A i rescue the a i serie.., p.21
A.I. Rescue (The A.I. Series Book 7),
p.21
“What’s your suggestion?”
Gloria nodded vigorously. “I only have one. We can’t—shouldn’t—make a deal with him. We don’t know enough about him to make a calculated choice. Better the devil we know than the devil we don’t.”
Jon eyed her, wondering if Cronus could eavesdrop on their conversations. If Cronus could, this was the ideal time to trick the dark spawn.
“If Cronus is what you say,” Jon told her, “then we absolutely must make a deal with him. He’s too powerful for us. We don’t understand him, right? Let the AIs destroy him. Oh, maybe that won’t happen in this system, but eventually. I doubt even Cronus can stand against the AI Dominion. Let the two big powers fight and weaken each other. In the meantime, the Confederation will grow.”
“No,” Gloria said, as she turned pale. “You’re not understanding me, not really.”
I understand better than you think, he said in his mind.
“Sir,” a portly scientist said. “We have a preliminary finding.”
Both Jon and Gloria turned to the man. He had a computer slate in his hands. The scientist tapped the slate, frowned at what he read and then looked up in embarrassment.
“What you found, sir, was basic organic matter, a gooey substance that we might as well call protoplasm.”
“Why did it take your people so long to figure that out?” Gloria asked. “If it’s protoplasm, you should have known almost right away.”
“Uh…” the scientist said. “The ‘slime,’ for want of a better term, kept mutating or shifting into other substances. That gave off heat or energy. Finally, the energy wound down, leaving the basic protoplasm.”
Jon rubbed his chin.
“What do you make out of that?” Gloria asked.
“I’m unsure…” the scientist hedged.
“No, you’re not,” Gloria said shrewdly. “You don’t want to say.”

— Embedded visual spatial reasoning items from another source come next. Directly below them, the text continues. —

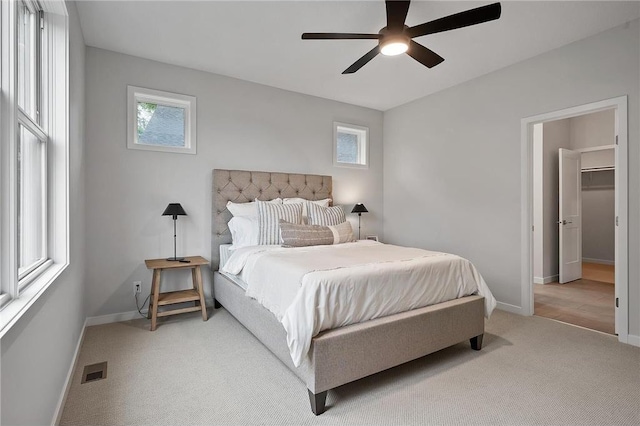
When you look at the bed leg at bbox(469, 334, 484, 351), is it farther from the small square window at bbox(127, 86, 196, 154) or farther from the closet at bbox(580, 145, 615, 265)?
the closet at bbox(580, 145, 615, 265)

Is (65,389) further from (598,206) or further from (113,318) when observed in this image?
(598,206)

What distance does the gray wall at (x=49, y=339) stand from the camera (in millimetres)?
1104

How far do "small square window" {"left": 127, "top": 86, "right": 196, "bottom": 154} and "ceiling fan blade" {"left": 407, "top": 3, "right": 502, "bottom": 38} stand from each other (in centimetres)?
259


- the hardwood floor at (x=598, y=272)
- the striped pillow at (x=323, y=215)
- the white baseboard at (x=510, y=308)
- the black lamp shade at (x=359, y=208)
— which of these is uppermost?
the black lamp shade at (x=359, y=208)

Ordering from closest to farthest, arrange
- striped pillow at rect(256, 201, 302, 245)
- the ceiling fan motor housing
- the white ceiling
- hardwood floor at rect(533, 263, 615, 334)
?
the ceiling fan motor housing → the white ceiling → hardwood floor at rect(533, 263, 615, 334) → striped pillow at rect(256, 201, 302, 245)

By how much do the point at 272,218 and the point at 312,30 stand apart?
188 centimetres

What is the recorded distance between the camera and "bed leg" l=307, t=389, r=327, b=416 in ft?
6.14

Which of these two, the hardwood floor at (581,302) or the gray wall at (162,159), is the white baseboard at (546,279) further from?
the gray wall at (162,159)

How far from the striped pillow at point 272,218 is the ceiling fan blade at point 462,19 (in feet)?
6.90

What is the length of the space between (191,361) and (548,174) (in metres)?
5.51

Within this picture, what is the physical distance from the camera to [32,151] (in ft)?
5.96

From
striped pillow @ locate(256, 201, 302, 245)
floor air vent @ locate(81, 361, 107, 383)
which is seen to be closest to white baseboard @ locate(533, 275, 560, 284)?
striped pillow @ locate(256, 201, 302, 245)

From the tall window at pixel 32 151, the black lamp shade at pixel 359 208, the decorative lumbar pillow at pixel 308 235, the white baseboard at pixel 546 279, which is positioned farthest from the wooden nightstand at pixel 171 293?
the white baseboard at pixel 546 279

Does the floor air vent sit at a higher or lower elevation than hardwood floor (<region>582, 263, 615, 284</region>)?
lower
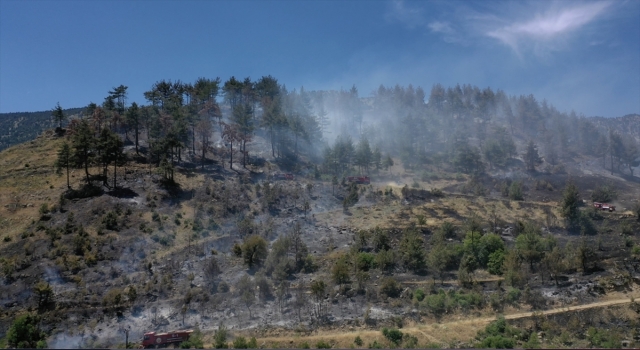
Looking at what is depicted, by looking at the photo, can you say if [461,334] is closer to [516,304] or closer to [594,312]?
[516,304]

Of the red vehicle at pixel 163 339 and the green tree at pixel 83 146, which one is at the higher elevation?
the green tree at pixel 83 146

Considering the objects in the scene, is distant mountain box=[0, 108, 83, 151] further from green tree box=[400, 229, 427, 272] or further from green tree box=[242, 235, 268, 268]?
green tree box=[400, 229, 427, 272]

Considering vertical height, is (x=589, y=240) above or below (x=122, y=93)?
below

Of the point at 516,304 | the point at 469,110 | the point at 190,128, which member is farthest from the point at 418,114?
the point at 516,304

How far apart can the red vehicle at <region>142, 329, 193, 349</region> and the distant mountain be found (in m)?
81.8

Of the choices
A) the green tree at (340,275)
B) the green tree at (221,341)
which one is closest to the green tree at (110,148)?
the green tree at (340,275)

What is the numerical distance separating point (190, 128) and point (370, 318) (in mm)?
50011

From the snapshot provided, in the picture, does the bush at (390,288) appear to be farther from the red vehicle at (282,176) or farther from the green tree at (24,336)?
the red vehicle at (282,176)

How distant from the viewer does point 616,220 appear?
4362cm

The scientist rubbed his mouth before nodding. “The heat or energy had a transmuting power. I know that sounds like hokum, but that’s the fact of the matter. I suspect that Cronus—as the Commander called him—used basic substance and transmuted it to a form he could manipulate.”
“What basic substance did he use?” Jon asked.

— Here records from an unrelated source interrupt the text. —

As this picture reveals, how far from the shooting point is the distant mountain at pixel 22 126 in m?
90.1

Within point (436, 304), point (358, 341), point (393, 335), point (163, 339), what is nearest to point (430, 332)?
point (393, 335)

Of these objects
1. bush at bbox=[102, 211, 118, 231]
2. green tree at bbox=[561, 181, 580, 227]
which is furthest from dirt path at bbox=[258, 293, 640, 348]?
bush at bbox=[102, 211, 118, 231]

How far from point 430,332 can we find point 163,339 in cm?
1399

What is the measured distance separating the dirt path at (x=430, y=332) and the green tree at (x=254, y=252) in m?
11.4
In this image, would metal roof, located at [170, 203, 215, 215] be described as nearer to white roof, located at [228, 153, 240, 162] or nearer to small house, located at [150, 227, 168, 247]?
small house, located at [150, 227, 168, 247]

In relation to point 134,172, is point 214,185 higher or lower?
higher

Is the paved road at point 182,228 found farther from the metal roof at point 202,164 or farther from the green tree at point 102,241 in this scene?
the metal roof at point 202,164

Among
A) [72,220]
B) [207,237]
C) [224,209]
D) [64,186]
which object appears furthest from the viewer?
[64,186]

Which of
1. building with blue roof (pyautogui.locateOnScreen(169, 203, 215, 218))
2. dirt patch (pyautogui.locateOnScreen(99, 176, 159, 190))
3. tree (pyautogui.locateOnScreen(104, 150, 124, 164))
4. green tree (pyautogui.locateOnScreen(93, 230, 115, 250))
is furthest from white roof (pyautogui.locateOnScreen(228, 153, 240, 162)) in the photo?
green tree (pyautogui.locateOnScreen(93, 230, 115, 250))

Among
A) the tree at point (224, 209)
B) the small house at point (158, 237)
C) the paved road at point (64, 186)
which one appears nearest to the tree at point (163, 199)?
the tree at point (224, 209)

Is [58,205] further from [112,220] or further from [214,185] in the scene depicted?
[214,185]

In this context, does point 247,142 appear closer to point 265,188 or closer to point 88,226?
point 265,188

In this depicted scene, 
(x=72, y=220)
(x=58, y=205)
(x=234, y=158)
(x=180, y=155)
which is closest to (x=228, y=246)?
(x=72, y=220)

“A human body would be my guess,” the scientist said. “That’s why it reverted back to its type, cellular protoplasm.”
“You believe what you’re saying?” Gloria asked.
“That is my supposition,” the scientist said, beginning to sound huffy.
“Huh,” Jon said, dumbfounded by the report.
“This substantiates my theory,” Gloria told him. “Cronus is something from outside our universe, using powers we don’t understand.”
“All the more reason to make a deal with him,” Jon said slowly.
“No!” Gloria exclaimed. “All the more reason to make sure he never leaves the void to enter our time and space.”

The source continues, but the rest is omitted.